Dataset content:
+ + + +
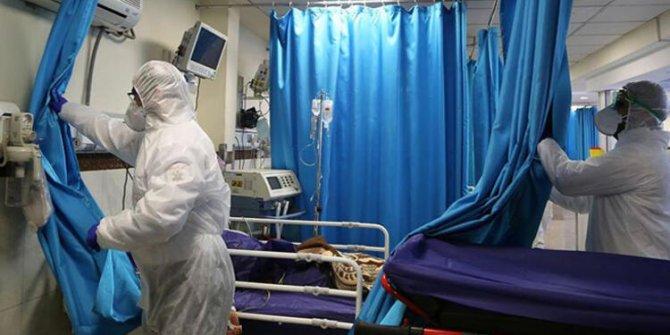 Korona virüs hastaları nasıl tedavi ediliyor?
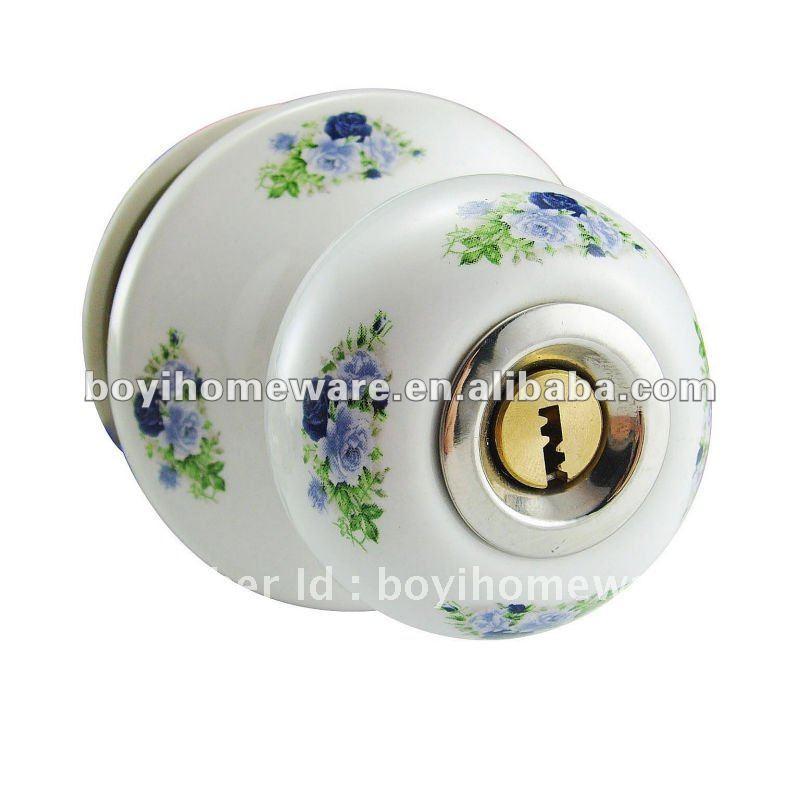 bathroom door knobs with locks photo - 14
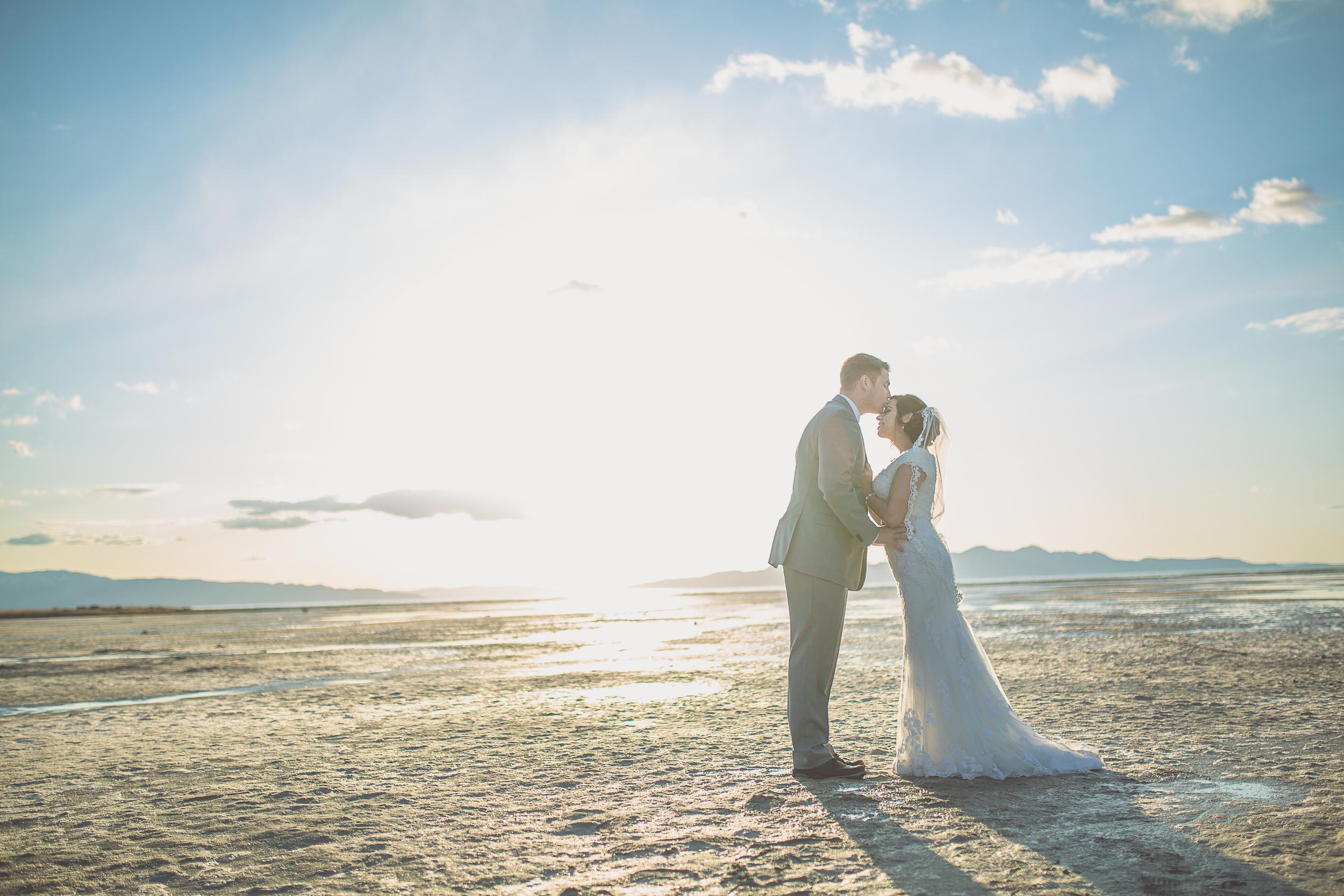 Tyler Shearer Photography Loren & Jovanne Proof Edits Wedding-1153.jpg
+ + + +
Exercise:
Produce a word-for-word version of the material, with no pictures included.

Solution:
 Korona virüs hastaları nasıl tedavi ediliyor?
 bathroom door knobs with locks photo - 14
 Tyler Shearer Photography Loren & Jovanne Proof Edits Wedding-1153.jpg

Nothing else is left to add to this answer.